The dismissal of a cleaner employed in two jobs working 17 hour days was fair
The dismissal of a cleaner employed in two jobs working 17 hour days was fair
In the case of Ogumodede v Churchill Contract Services [2025] 9 WLUK 482, the Employment Tribunal found that an employee (Ms Ogumodele) had been fairly dismissed when her employer (Churchill Contract Services) learned that they employed her to in two jobs and the combined hours breached the Working Time Regulations.
Background
Ms Ogumodede was employed by Churchill Contract Services from 5 April 2004 as a cleaner at the Deutsche Bank and worked a day shift from 8am to 5pm Monday to Friday. On 20 November 2008 she commenced employment with KGB and undertook a night shift role cleaning at the Houses of Parliament from 10pm to 6am Monday to Friday. Collectively, she worked 77.5 hours per week.
In May 2023 Churchill Contract Services took over the cleaning services for the Houses of Parliament from KGB and Ms Ogumodede’s employment transferred, under TUPE, to them. It was at this time that they became aware she was working two jobs. Concerned about the hours Ms Ogumodede was working, which were 17 hours in a 24-hour period with breaks between the two roles of only five hours in the evening and two hours in the morning, Churchill Contract Services discussed their concerns with her. They suggested reducing her hours for the Houses of Parliament work to 6pm to 9pm, which would have adhered to the working time rules, but she refused. Ms Ogumodede was dismissed with immediate effect from her contract in respect of the Houses of Parliament work.
Ms Ogumodede brought several claims including unfair dismissal.
Tribunal Decision
Ms Ogumodede accepted, during the course of the hearing, that she started working for KGB at the Houses of Parliament when she was already employed by Churchill Contract Services to work a day shift at Deutsche Bank, and she deliberately told KGB that her Houses of Parliament work was her only job as she knew she would be in breach of the law regarding working time.
The employment tribunal dismissed her claims. It concluded that Churchill Contract Services “took a reasonable approach” and the process “was clearly fair”. They had tried to discuss their concerns with her on several occasions and, to enable her to continue working at the Houses of Parliament, had offered to reduce those hours so the Working Time Regulations was not breached. However, Ms Ogumodede refused to engage in the process and refused the offer. The tribunal accepted that Churchill Contract Services could not continue to employ her in breach of the working time provisions and, when deciding which contract to suspend her from, Churchill Contract Services had chosen the Houses of Parliament as the hours and pay were not as good as for the Deutsche Bank.

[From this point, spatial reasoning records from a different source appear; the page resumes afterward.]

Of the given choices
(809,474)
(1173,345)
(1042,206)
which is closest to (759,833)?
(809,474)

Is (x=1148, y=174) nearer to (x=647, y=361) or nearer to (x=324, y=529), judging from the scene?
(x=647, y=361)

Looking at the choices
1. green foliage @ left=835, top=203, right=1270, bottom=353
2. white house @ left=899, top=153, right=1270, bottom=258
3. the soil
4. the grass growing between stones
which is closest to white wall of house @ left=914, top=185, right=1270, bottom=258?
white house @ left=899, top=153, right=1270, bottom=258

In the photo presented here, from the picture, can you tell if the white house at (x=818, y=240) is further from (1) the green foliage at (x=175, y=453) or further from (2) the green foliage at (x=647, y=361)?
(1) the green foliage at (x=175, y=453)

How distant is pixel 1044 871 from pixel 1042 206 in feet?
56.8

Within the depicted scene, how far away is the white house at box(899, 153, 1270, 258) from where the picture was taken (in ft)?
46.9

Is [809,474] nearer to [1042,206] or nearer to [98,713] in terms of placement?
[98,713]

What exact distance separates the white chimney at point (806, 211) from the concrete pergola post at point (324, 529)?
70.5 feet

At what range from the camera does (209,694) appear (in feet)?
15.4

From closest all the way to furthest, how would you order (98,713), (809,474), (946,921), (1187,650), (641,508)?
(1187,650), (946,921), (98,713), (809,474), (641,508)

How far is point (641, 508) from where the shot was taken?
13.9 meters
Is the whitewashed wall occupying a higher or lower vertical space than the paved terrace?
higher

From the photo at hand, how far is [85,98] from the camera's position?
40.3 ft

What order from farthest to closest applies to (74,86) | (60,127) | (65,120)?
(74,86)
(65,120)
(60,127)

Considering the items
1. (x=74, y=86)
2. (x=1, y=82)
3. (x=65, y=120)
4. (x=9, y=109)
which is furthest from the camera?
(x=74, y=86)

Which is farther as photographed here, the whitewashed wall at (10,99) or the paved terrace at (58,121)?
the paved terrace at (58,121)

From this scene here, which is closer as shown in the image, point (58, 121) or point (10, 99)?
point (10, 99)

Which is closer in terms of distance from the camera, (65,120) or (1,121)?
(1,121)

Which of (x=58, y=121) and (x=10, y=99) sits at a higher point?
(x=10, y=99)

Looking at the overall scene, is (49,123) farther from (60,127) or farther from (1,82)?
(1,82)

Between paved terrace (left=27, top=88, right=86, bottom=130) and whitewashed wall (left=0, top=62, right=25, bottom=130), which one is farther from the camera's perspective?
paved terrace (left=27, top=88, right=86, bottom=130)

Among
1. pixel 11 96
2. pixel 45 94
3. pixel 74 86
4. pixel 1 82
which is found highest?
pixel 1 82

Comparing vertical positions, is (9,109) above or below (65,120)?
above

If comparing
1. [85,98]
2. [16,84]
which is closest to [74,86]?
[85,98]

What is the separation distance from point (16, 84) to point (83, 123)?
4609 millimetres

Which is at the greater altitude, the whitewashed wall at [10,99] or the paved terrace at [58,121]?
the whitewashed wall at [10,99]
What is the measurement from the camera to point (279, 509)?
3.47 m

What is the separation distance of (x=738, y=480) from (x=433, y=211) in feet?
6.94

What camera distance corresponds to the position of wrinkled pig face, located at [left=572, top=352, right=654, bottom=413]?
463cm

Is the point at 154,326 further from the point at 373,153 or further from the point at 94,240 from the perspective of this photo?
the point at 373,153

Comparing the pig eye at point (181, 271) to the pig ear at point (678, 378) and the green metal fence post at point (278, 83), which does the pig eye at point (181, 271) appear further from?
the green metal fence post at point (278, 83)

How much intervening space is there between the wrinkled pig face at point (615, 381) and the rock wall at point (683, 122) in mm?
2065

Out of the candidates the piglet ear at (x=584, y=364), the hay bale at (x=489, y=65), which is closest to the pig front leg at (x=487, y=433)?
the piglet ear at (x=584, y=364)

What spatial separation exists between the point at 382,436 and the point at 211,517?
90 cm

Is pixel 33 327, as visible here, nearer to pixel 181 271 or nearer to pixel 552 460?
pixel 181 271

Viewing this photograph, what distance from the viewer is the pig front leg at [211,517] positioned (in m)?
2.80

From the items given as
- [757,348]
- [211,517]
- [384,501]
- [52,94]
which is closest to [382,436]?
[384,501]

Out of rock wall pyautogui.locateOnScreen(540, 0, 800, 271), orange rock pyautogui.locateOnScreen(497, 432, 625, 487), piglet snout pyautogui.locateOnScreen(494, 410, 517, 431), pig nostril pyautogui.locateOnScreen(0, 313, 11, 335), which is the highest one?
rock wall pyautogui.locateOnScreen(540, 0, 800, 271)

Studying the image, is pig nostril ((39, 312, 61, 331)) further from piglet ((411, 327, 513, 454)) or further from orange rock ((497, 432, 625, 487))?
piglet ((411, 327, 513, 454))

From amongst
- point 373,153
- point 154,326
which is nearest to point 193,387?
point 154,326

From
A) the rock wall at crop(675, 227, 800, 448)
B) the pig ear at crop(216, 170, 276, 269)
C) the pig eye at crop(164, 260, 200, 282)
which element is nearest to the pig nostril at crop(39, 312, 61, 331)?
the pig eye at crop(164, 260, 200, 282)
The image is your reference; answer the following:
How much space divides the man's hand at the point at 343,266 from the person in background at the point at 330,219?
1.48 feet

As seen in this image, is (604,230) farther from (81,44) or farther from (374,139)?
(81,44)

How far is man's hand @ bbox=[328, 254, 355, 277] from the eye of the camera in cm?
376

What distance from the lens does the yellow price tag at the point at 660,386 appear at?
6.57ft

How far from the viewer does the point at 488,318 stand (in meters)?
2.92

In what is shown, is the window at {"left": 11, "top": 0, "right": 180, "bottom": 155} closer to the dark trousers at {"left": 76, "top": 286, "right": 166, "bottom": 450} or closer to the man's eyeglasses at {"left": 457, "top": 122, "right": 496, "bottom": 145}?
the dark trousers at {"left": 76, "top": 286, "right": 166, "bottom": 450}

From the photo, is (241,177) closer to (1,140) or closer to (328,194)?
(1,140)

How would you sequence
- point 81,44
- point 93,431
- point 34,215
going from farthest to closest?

The tribunal referenced the purpose of the Working Time Regulations to stop night workers risking their own and others’ health and safety by prohibiting excessive working time, which could have “a potential cost to society”. As such, they could not condone Ms Ogumodede’s conduct.
Take-away points
Whilst the dismissal in this case was held to be fair, this case serves as a reminder to employers that it is important to be aware of any additional work that employees are undertaking, to avoid being in breach of the Working Time Regulations. Breach of the regulations can give rise to penalties, including unlimited fines and imprisonment. There are a number of ways an employer can manage this, including:
- Provisions within contracts of employment prohibiting and/or requiring written disclosure of secondary employment to the employer.
- Clear policies on secondary employment which are communicated to employees.
- Awareness by managers of secondary employment, through regular conversations, and confidence to enquire about it if there is any.